The following is a "fact" sheet provided to campus administrators by the Sodexho Marriott Services Corporate Affairs Department. Stung by the recent success of Not With Our Money! campaign, the company is moving aggressively to discredit the campaign. It will be up to students (and not "professional activists" as the company suggests) to respond to the challenge by learning the facts and winning the arguments. To make that a little easier, we've provided the SMS arguments (everything in normal type) and the NWOM commentary (everything in italics).

Letting the Facts Speak for Themselves
Sodexho Marriott Services

(Annotated with textual commentary provided by Not With Our Money!)

The Prison Moratorium Project Protests

The talk:

"For every dollar going to Sodexho Marriott, almost 50 cents goes to Sodexho Alliance." (Source: Kevin Pranis, PMP leader quoted in The Link, Concordia's Independent Newspaper, June 6, 2000)

COMMENT: This critical point is never refuted. And for the last time, PMP does not have a "leader" (as in, "Take me to your leader"). PMP's Program Director is Kate Rhee, and Kevin Pranis is a member of the Board of Directors.

"Each year, college students and parents provide more than $1.2 billion in revenues to Sodexho Marriott... helping to expand this "modern day slave trade." (Source: Poster distributed by PMP/No More Prisons.)

The facts:

As a publicly-traded company, Sodexho Marriott Services has more than 36,000 shareholders. The largest is Sodexho Alliance, an international firm that owns a 48 percent stake in the company.

COMMENT: While it's true that SMS has 36,000 shareholders, ONE of those shareholders owns 48% of the company, while the other 35,999+ share the other 52% (meaning that the rest of the shareholders own, on average, 0.14% of SMS apiece). It is widely acknowledged by the financial community and even Sodexho Alliance Chairman Pierre Bellon himself that Sodexho Marriott is a subsidiary of Sodexho Alliance, and that SMS generates 52% of SA's total revenues. SMS uses the phrase "publicly-traded company" to suggest that investors like Sodexho Alliance come and go as shares are bought and sold, but nothing could be further from the truth. Sodexho Marriott was created by Sodexho Alliance in such a way that SA could maintain complete control through its 48% ownership. While other shares of SMS stock change hands, Sodexho Alliance's shares have never been "publicly traded" since they have always been held by SA.

Material supplied:
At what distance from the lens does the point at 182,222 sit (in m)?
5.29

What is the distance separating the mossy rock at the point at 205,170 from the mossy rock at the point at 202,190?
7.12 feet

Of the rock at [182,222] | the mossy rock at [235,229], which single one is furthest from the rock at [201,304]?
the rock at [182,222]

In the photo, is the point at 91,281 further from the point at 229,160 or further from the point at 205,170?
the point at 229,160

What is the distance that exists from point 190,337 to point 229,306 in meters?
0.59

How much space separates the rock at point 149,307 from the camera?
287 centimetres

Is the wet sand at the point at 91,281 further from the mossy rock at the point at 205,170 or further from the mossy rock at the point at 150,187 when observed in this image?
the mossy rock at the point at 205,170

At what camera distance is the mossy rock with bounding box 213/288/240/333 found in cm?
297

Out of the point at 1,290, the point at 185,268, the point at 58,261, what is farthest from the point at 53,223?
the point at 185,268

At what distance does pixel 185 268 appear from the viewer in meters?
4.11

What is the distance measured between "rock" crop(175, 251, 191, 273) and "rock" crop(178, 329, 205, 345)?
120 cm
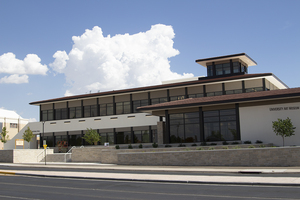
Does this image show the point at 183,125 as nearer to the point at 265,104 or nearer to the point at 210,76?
the point at 265,104

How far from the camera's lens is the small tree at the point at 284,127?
28.0 meters

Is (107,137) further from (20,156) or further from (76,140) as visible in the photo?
(20,156)

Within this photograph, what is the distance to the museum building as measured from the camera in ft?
100.0

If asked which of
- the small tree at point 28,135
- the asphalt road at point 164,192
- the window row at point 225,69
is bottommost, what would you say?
the asphalt road at point 164,192

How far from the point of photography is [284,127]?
28000 mm

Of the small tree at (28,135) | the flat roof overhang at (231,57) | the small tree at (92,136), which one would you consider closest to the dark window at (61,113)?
the small tree at (28,135)

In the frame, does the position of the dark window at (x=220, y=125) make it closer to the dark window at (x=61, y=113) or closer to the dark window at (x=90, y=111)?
the dark window at (x=90, y=111)

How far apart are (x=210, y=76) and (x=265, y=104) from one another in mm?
20291

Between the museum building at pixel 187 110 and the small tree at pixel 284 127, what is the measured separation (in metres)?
0.96

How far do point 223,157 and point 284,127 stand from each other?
21.7ft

Set problem 1:
Duplicate the passage of the Sodexho Marriott fact sheet from "The following is" to "(everything in italics).".
Set problem 2:
Pick up the Sodexho Marriott fact sheet where it stops and write the next part.

Response 1:
The following is a "fact" sheet provided to campus administrators by the Sodexho Marriott Services Corporate Affairs Department. Stung by the recent success of Not With Our Money! campaign, the company is moving aggressively to discredit the campaign. It will be up to students (and not "professional activists" as the company suggests) to respond to the challenge by learning the facts and winning the arguments. To make that a little easier, we've provided the SMS arguments (everything in normal type) and the NWOM commentary (everything in italics).

Response 2:
Sodexho Alliance also holds shares in the Corrections Corporation of America, which were purchased from 1994 to 1996 - before March 1998 when Sodexho Marriott Services was formed. Since that time Sodexho Alliance has made no further cash investment in CCA.

COMMENT: This statement is technically accurate but highly misleading. Not only has Sodexho retained its role as CCA's largest institutional investor and played an active role in running the company (through Sodexho's contractual seat on the prison company's board), but Sodexho has also expanded its private prison holdings overseas in recent years. Just last month, Sodexho Alliance entered into an agreement with CCA in which Sodexho will acquire complete control of two British and Australian private prison companies (U.K. Detention Services and Corrections Corporation of Australia) in exchange for a cash payment of $6.4 million (Prison Realty Trust SEC filing 8-K, 9/12/00). With these acquisitions, Sodexho Alliance will not only be the largest institutional investor in the world's private prison company, but will also become the second largest owner and operator of private prisons overseas.

Sodexho Alliance's chairman Pierre Bellon has said publicly that he intends to sell the CCA stock, which seems to be a clear indication that Sodexho Alliance will not invest further in CCA.

COMMENT: If true, this would go part of the way toward meeting our demands. Unfortunately, it looks like Sodexho Alliance is actually headed in the opposite directions thanks to its recent acquisition of U.K. Detention Services and Corrections Corporation of Australia.

The bottom line is this: Sodexho Marriott Services has no control over Sodexho Alliance investments.

COMMENT: Fortunately, students do have the potential to control Sodexho Alliance's investments. By withholding student dollars from Sodexho Marriott-which provides 52% of Sodexho Alliance's worlwide revenues-we can effect Sodexho Alliance's bottom line and get the company out of the prison business. Sodexho Alliance's newly declared intention of divesting from CCA (doubtful though it may be) simply proves our point: by refusing to do business with Sodexho Marriott,, students have already begun to make a real difference.

"'It's true that Sodexho-Marriott doesn't own any prisons,' said Kevin Pranis (leader of the Prison Moratorium Project). While Pranis acknowledges that Sodexho Marriott may have no direct control over the prison industry, he's willing to exploit the connection between Sodexho Alliance and CCA." (Source: The Link, Concordia's Independent Newspaper, June 6, 2000)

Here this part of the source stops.